# Material provided
= Beginning of Section =
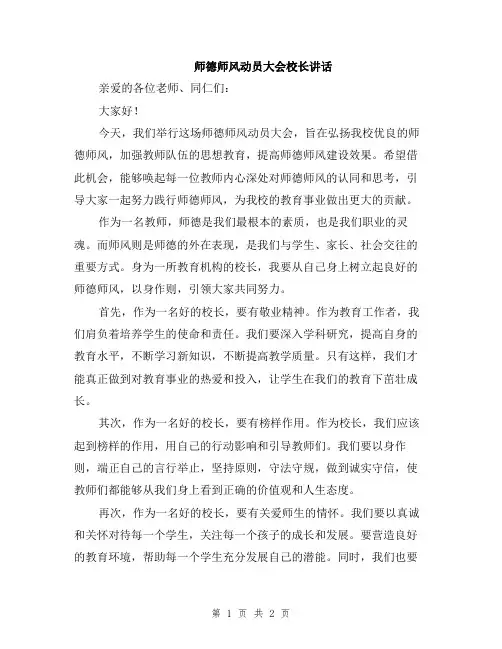 师德师风动员大会校长讲话

亲爱的各位老师、同仁们：

大家好！

今天，我们举行这场师德师风动员大会，旨在弘扬我校优良的师德师风，加强教师队伍的思想教育，提高师德师风建设效果。希望借此机会，能够唤起每一位教师内心深处对师德师风的认同和思考，引导大家一起努力践行师德师风，为我校的教育事业做出更大的贡献。

作为一名教师，师德是我们最根本的素质，也是我们职业的灵魂。而师风则是师德的外在表现，是我们与学生、家长、社会交往的重要方式。身为一所教育机构的校长，我要从自己身上树立起良好的师德师风，以身作则，引领大家共同努力。

首先，作为一名好的校长，要有敬业精神。作为教育工作者，我们肩负着培养学生的使命和责任。我们要深入学科研究，提高自身的教育水平，不断学习新知识，不断提高教学质量。只有这样，我们才能真正做到对教育事业的热爱和投入，让学生在我们的教育下茁壮成长。

其次，作为一名好的校长，要有榜样作用。作为校长，我们应该起到榜样的作用，用自己的行动影响和引导教师们。我们要以身作则，端正自己的言行举止，坚持原则，守法守规，做到诚实守信，使教师们都能够从我们身上看到正确的价值观和人生态度。

再次，作为一名好的校长，要有关爱师生的情怀。我们要以真诚和关怀对待每一个学生，关注每一个孩子的成长和发展。要营造良好的教育环境，帮助每一个学生充分发展自己的潜能。同时，我们也要

第 1 页 共 2 页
= End of Section =
# What the task asks
The records shown above are to be repeated exactly, with the pictures left out.

# Solution to this task
 师德师风动员大会校长讲话

亲爱的各位老师、同仁们：

大家好！

今天，我们举行这场师德师风动员大会，旨在弘扬我校优良的师德师风，加强教师队伍的思想教育，提高师德师风建设效果。希望借此机会，能够唤起每一位教师内心深处对师德师风的认同和思考，引导大家一起努力践行师德师风，为我校的教育事业做出更大的贡献。

作为一名教师，师德是我们最根本的素质，也是我们职业的灵魂。而师风则是师德的外在表现，是我们与学生、家长、社会交往的重要方式。身为一所教育机构的校长，我要从自己身上树立起良好的师德师风，以身作则，引领大家共同努力。

首先，作为一名好的校长，要有敬业精神。作为教育工作者，我们肩负着培养学生的使命和责任。我们要深入学科研究，提高自身的教育水平，不断学习新知识，不断提高教学质量。只有这样，我们才能真正做到对教育事业的热爱和投入，让学生在我们的教育下茁壮成长。

其次，作为一名好的校长，要有榜样作用。作为校长，我们应该起到榜样的作用，用自己的行动影响和引导教师们。我们要以身作则，端正自己的言行举止，坚持原则，守法守规，做到诚实守信，使教师们都能够从我们身上看到正确的价值观和人生态度。

再次，作为一名好的校长，要有关爱师生的情怀。我们要以真诚和关怀对待每一个学生，关注每一个孩子的成长和发展。要营造良好的教育环境，帮助每一个学生充分发展自己的潜能。同时，我们也要

第 1 页 共 2 页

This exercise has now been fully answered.